Theory

Non-Deterministic Finite Automata (NFA)

A Nondeterministic Finite Automaton (NFA) is a theoretical machine used in formal language theory to recognize regular languages. It is defined as a 5-tuple:

NFA = (Q, Σ, δ, q₀, F)

• Q → finite set of states
• Σ → finite input alphabet
• δ → transition function, δ: Q × (Σ ∪ {ε}) → 2^Q
• q₀ ∈ Q → initial state
• F ⊆ Q → set of accepting (final) states

In an NFA, multiple next states may exist for the same input, including ε-transitions. A string is accepted if at least one computation path leads from q₀ to a final state in F after consuming the entire input.

Regular Expressions

A Regular Expression (RE) is a symbolic representation used to describe a regular language. Regular expressions use operators such as:

• Union (|): choice (e.g., a|b → "a" or "b")
• Concatenation: sequence (e.g., ab → "a" followed by "b")
• Kleene Star (*): repetition (e.g., a* → "", "a", "aa", …)

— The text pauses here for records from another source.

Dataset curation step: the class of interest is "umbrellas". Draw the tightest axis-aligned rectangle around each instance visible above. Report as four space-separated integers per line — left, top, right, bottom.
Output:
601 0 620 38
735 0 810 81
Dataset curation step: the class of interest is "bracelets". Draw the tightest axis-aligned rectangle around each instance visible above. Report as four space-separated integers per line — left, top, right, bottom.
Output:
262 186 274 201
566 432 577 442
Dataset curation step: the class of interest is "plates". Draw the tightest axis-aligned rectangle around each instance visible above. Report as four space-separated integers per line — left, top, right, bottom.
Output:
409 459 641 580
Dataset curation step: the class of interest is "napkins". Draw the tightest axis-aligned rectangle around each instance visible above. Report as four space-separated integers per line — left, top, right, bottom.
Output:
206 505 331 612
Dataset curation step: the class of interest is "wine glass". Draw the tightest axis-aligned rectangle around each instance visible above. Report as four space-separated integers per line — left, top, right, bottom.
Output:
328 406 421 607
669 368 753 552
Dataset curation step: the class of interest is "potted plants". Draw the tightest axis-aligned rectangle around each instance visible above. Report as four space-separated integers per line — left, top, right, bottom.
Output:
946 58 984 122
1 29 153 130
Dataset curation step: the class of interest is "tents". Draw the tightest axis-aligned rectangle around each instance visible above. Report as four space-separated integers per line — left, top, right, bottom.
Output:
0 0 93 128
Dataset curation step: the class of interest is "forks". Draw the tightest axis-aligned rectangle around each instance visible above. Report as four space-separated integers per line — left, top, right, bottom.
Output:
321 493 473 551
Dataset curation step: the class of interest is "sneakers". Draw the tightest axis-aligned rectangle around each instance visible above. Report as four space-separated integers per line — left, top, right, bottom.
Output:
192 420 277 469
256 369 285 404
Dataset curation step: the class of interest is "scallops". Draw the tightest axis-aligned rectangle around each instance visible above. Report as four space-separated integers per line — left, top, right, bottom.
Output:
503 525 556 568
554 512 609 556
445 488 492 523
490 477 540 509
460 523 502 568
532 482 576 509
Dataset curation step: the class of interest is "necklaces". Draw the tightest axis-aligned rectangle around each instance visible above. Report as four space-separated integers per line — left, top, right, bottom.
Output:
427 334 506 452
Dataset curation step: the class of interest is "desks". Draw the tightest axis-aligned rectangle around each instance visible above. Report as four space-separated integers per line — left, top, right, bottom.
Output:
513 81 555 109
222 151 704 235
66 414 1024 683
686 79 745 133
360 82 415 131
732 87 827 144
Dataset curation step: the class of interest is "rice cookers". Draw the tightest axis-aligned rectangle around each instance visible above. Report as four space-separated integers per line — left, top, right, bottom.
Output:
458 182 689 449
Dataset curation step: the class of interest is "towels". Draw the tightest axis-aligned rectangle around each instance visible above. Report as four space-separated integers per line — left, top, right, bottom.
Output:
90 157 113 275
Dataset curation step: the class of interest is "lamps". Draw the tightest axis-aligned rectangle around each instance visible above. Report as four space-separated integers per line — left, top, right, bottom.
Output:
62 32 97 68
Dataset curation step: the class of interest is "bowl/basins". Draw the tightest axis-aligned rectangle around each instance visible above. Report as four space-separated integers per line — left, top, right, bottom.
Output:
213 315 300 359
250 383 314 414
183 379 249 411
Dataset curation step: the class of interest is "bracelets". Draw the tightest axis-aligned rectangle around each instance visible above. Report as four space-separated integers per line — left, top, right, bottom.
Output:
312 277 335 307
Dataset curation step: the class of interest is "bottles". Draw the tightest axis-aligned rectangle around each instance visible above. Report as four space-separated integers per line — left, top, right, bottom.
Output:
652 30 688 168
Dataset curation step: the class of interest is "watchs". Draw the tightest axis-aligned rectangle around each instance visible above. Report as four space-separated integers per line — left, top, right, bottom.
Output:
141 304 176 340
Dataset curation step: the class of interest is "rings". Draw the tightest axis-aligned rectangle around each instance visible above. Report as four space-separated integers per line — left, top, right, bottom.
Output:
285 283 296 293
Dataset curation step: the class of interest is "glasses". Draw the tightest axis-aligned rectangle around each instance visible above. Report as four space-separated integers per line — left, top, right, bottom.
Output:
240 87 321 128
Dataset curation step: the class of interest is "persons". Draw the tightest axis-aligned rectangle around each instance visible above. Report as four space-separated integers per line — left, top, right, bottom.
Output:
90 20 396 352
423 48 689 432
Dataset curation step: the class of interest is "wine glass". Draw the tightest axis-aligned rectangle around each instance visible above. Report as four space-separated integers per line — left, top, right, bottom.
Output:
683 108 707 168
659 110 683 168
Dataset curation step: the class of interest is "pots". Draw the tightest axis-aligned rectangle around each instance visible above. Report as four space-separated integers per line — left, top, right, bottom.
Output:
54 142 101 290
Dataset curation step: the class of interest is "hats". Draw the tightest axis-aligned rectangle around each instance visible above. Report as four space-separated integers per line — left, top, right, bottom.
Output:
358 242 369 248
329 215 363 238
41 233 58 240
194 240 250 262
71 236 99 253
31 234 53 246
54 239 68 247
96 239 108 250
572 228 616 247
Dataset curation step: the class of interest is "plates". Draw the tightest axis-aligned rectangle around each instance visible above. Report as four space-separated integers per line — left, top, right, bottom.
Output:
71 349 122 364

Every regular expression corresponds to an NFA, and every NFA can be converted into an equivalent RE. In this experiment, we apply the State Elimination Method.

State Elimination Method

The State Elimination Method converts an NFA into an equivalent RE by systematically removing states while preserving the accepted language. When only the start state and a final state remain, the label on the direct edge between them represents the final RE.

Algorithm

1. Standardize the NFA:
   • If the start state has incoming transitions, create a new start state with an ε-transition to the old start state.
   • If there are multiple final states, create a new final state and connect all old final states to it using ε-transitions.
2. Elimination of states (core step):

   For each intermediate state R (not start or final):

   • Let P = set of predecessor states of R.
   • Let S = set of successor states of R.
   • For every (p, R) and (R, s) path:
     • If there is a loop on R labeled r_RR, include (r_RR)*.
     • Update the transition from p → s as:

       r_ps = r_ps | (r_pR(r_RR)*r_Rs)

       (where r_ps is the existing label on edge p→s).
   • Remove state R from the automaton.
3. Repeat until only the start state and final state remain.
4. Final Expression:

   The label on the edge from the start state to the final state is the required Regular Expression.

Illustration

For example, consider an NFA with states Q = {q0, q1, q2}, where q0 is the start state and q2 is the final state. By applying elimination to q1, we rewrite transitions and finally obtain the RE for the language accepted by the automaton.